A low speed electric vehicle, also referred to as a neighborhood electric vehicle, is defined by the National Highway Traffic Safety Administration as any four-wheeled electric vehicle whose top speed is greater than 20 miles per hour but not greater than 25 miles per hour. While these electric vehicles must meet specific federal safety standards, the Pennsylvania Department of Transportation has determined that they cannot be legally driven on state roadways since they fail to meet state safety inspection requirements for a passenger vehicle.
My legislation permits the operation of NEVs on any highway or roadway where the posted speed limit is 25 miles per hour or less. The measure gives discretion to the Secretary of Transportation and local governments to approve travel on selected roadways under their jurisdiction with a posted speed limit between 25 and 35 miles per hour. However, it also gives them the authority to prohibit the operation of these vehicles on any roadway under their jurisdiction if they determine it is necessary in the interest of safety. It also requires NEVs crossing roadways with posted speed limits greater than 35 miles per hour to do so only at signalized intersections.
Under the bill, NEVs are considered motor vehicles and must comply with the rules of the road and safety provisions (i.e., restraint systems) like other motor vehicles. A NEV shall be considered a passenger car for the purposes of titling, registration and licensing, and the vehicle shall not be operated at a time in which the number of passengers exceeds the number of available seat belts in the vehicle. In addition, an operator of an NEV must maintain financial responsibility.
These electric vehicles shall be equipped in accordance with federal safety requirements (49 C.F.R. 571.500), which include items such as headlamps; stop lamps; turn signal lamps; a windshield; a speedometer; an odometer; brakes for each wheel; and seat belts. In addition to the federal safety requirements mentioned above, the bill requires additional equipment (i.e., an odometer, a speedometer, windshield wiper, horn , battery charge indicator and a 25 MPH decal on bumper) in order to operate.
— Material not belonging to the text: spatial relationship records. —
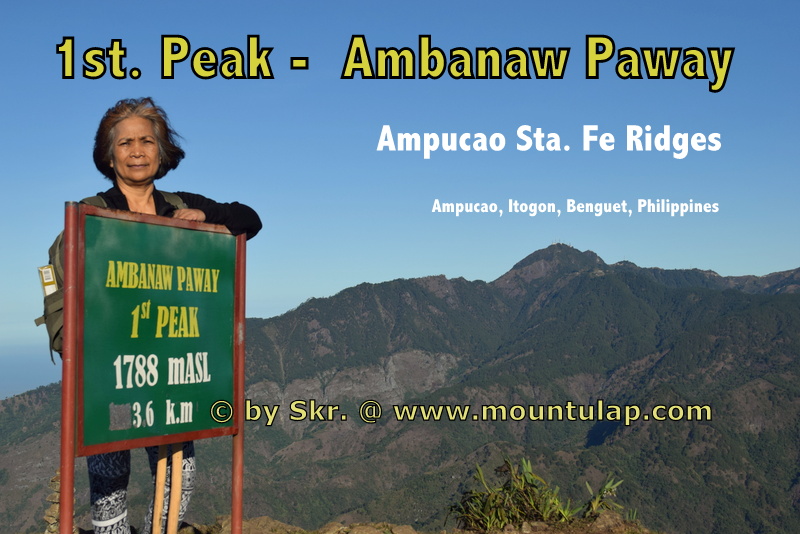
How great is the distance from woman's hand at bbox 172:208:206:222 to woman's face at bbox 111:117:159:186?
403 mm

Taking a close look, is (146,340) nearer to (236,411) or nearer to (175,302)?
(175,302)

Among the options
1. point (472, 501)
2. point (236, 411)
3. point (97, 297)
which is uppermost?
point (97, 297)

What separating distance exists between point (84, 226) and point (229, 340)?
1.44 m

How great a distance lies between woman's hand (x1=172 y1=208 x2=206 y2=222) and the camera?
18.9ft

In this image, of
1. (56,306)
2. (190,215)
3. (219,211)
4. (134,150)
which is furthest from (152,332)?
(134,150)

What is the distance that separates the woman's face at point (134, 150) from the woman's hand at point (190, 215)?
0.40 meters

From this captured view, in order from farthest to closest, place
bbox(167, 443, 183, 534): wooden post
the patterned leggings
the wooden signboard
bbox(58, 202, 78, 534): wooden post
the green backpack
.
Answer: bbox(167, 443, 183, 534): wooden post
the patterned leggings
the green backpack
the wooden signboard
bbox(58, 202, 78, 534): wooden post

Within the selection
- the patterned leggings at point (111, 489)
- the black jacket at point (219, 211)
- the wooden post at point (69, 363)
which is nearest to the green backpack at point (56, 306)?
the wooden post at point (69, 363)

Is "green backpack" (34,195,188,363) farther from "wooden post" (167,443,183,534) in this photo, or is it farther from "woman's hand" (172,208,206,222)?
"wooden post" (167,443,183,534)

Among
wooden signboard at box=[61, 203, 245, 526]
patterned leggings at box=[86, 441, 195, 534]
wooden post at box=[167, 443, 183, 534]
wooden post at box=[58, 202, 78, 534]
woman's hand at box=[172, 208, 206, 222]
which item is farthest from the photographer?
wooden post at box=[167, 443, 183, 534]

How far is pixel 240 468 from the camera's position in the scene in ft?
19.6

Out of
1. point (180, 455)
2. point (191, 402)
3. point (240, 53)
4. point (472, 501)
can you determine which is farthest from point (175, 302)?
point (240, 53)

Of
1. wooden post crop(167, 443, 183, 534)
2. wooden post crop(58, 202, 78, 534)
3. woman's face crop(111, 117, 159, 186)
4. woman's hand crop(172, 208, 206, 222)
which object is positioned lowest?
wooden post crop(167, 443, 183, 534)

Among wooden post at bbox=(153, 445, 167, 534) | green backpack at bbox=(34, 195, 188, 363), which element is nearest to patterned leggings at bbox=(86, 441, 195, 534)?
wooden post at bbox=(153, 445, 167, 534)
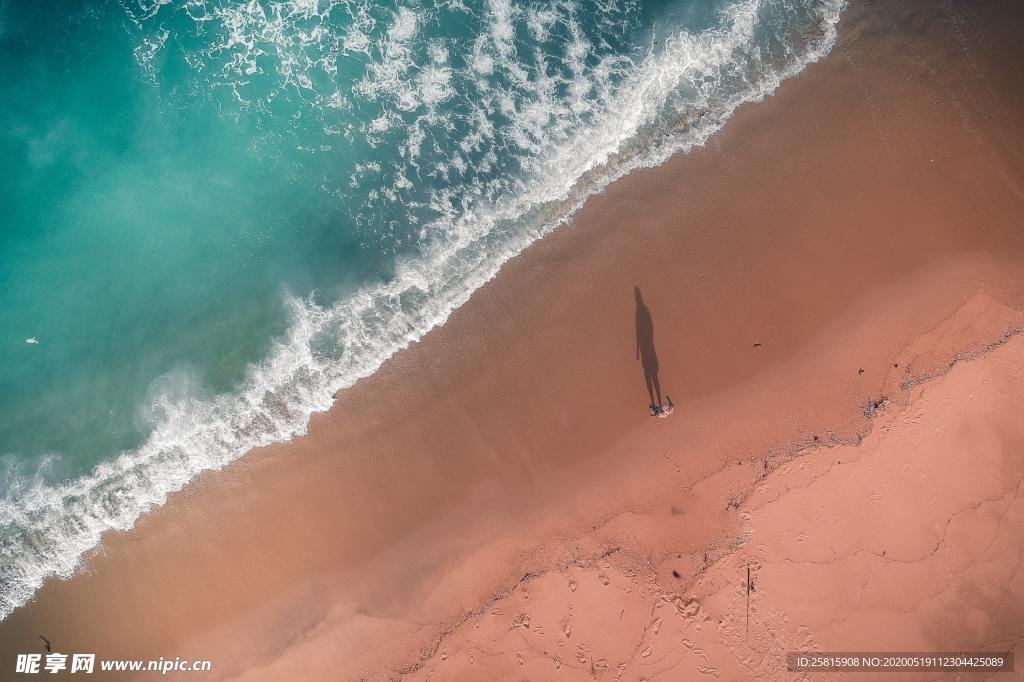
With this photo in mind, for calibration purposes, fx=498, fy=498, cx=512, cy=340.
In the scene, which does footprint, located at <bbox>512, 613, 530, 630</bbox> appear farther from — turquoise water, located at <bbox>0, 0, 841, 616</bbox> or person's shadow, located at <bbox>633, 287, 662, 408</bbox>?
turquoise water, located at <bbox>0, 0, 841, 616</bbox>

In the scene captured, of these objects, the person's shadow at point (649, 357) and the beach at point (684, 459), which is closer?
the beach at point (684, 459)

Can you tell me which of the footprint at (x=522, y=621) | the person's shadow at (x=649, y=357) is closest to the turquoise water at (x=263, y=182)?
the person's shadow at (x=649, y=357)

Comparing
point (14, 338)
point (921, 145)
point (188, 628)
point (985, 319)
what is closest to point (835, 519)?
point (985, 319)

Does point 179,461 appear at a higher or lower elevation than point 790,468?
higher

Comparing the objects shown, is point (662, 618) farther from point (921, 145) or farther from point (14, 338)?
point (14, 338)

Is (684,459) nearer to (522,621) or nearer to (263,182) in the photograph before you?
(522,621)

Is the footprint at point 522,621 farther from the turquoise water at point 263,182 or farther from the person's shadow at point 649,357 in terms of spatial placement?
the turquoise water at point 263,182
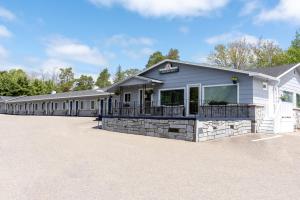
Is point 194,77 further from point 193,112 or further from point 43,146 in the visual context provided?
point 43,146

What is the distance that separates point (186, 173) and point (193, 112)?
427 inches

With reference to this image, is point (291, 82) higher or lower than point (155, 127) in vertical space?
higher

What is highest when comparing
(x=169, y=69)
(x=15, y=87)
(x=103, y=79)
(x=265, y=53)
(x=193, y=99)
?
(x=265, y=53)

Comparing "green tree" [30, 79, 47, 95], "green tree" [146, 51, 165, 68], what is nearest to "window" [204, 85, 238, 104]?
"green tree" [146, 51, 165, 68]

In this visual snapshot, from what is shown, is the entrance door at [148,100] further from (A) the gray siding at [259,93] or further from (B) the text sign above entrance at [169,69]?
(A) the gray siding at [259,93]

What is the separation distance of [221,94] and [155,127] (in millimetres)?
4827

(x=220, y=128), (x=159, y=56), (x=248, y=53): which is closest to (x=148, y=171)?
(x=220, y=128)

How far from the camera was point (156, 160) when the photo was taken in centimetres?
727

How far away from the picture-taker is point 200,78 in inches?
647

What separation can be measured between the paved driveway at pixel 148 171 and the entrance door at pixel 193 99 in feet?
22.8

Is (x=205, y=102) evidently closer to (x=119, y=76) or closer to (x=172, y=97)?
(x=172, y=97)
Finally, NEVs would not be subject to regular emission inspections and would be exempt from section 4703 of the Vehicle Code (operation of a vehicle without official certificate of inspection) given that they meet federal motor vehicle safety standards.
NEVs are very friendly to the environment as compared to gas or diesel-powered vehicles as they produce no emissions. These zero-emission vehicles will not only provide for cleaner air but reduce noise pollution and traffic congestion. Given the high cost of gasoline, NEVs provide a more cost-effective means for transportation and reduce our dependence on foreign oil. In addition, electric vehicles such as these are more desirable for transportation within cities. According to the Insurance Institute for Highway Safety, Pennsylvania is one of only four states which do not legally permit NEVs from being driven on roadways. This bill is modeled after the New Jersey legislation which was signed into law in 2006.
The Pennsylvania Automotive Association fully supports this bill. Passage of this measure will allow us to join a majority of states in protecting the environment by providing an alternative to gas or diesel-powered vehicles.
During the 2011-2012 legislative session, Senate Bill 52 was approved by the Senate.